- _Task directions_
Translate this sentence from the blog posts below into Spanish: "Human beings love stories, and we’re natural storytellers as well."

- _Text provided_
◆ ◆ ◆

Thursday, October 28, 2010

The value of story

Human beings love stories, and we’re natural storytellers as well.
And one of the first things a fiction writer learns is “Show, don’t tell.”
Instead of saying “Harry was a busy, impatient man,” it’s more evocative to say “As his wife described her day,  Harry drummed the table with his fingers until she glared at him.” That says a lot about Harry, his wife, and the possible state of their marriage.
            And here’s how stories fit in with work life.
            • Don’t sell the product or service; tell a story. Instead of praising the new capabilities you’ve just invested in, tell the prospect a story about a client who had a particular problem and how your team and this new capability solved the problem.
            • Praise in detail, not generalities of business-speak. Got a great employee? Don’t just say “Susan consistently demonstrates professional skill” but “Susan returns client calls within 24 hours, tries to regularly meet with each and every customer, and endeavors to keep them informed of new trends and technology.”
            • Customers tell stories too. That’s the power of word-of-mouth: free advertising! The best stories anyone could ever tell about your company arises from complaint resolution: “This vendor made a small mistake on our project but when we pointed it out to them, they didn’t get defensive. They thanked us for catching it, made the improvements, and took care of us immediately. I’d recommend them without hesitation. Heck, everyone makes mistakes.” (What could’ve happened: “Oh my God, we caught a mistake they’d made and you would not believe the hassle we experienced trying to get this little error resolved. First, they got huffy and hinted we’d caused the problem. Next they apologized, which somehow didn’t make it better because by then we were desperate to just get it done on time. Hire them with caution!”)

Wednesday, October 20, 2010

When your brand sucks (and when it doesn’t)

Would you ever do this?

You buy an expensive car and outfit it with luxurious upholstery and fittings. Experts tell you it’s imminently road-worthy and could take you far.
Then you hand the keys over to a randomly selected group of strangers. You don’t explain anything about the condition in which this car should be maintained, figuring “common sense” will guide that. You look away when it’s clear some of these drivers aren’t fit to drive, either from inexperience or irresponsible behavior. When wrecks occur, you expend a great deal of money to repair the car and appease the other injured party, but do little more than a perfunctory rehabilitation of the driver behind the wheel.
Asking the question again: would you ever say this?
“I believe in XYZ for my cell phone and wifi needs. Sure, they’re more expensive than anyone else and they never return my calls, but I figure it’s worth it because of their name. They’re often late for service calls and sometimes they get my bill wrong. When I ask for customer service I’m treated with indifference, sometimes rudeness, but what the heck, they’re a big name.”

◆ ◆ ◆

- _Data provided_
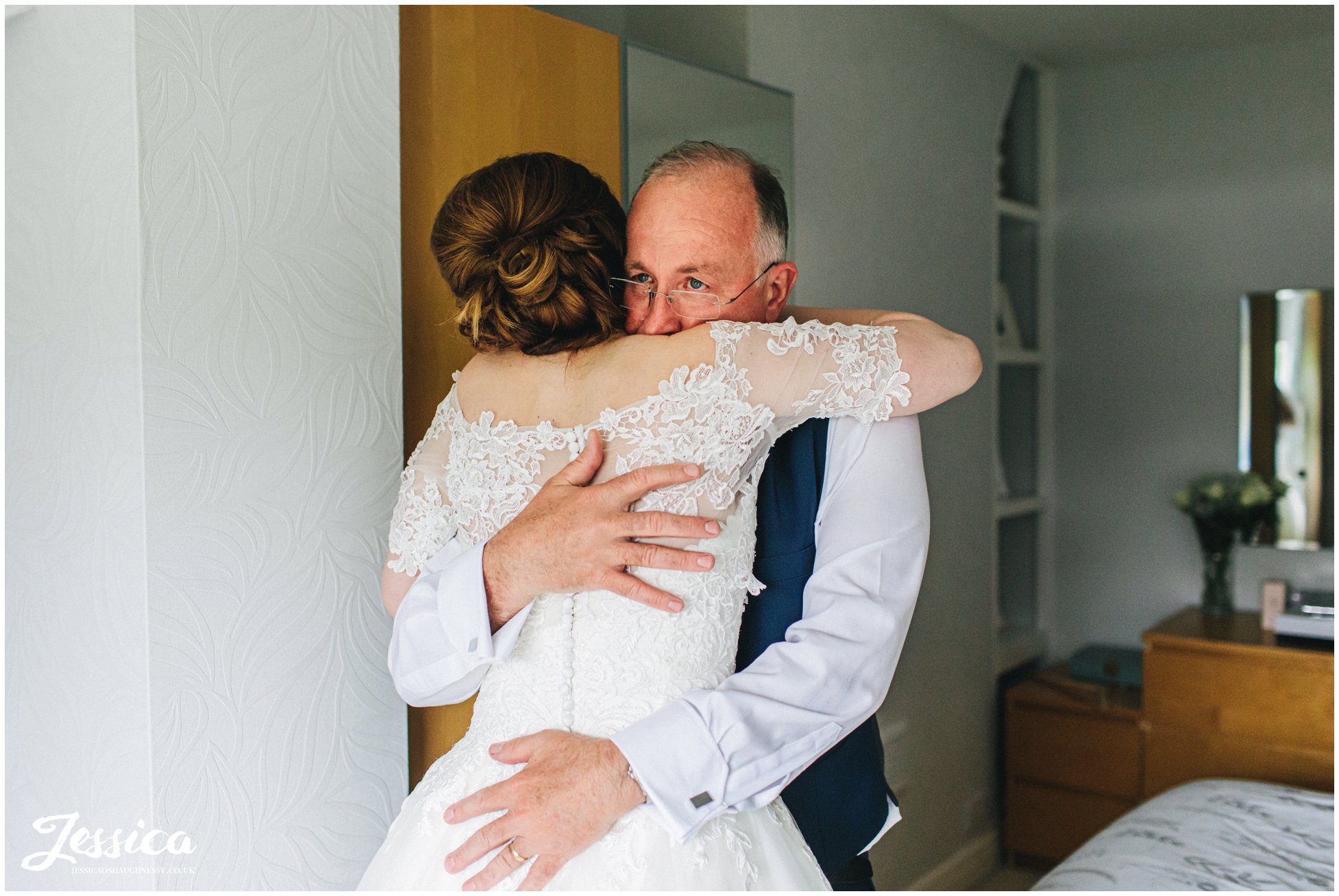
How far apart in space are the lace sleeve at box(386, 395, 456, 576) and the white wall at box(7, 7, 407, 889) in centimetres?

◆ ◆ ◆

- _Exercise response_
Los seres humanos aman las historias, y además somos narradores natos.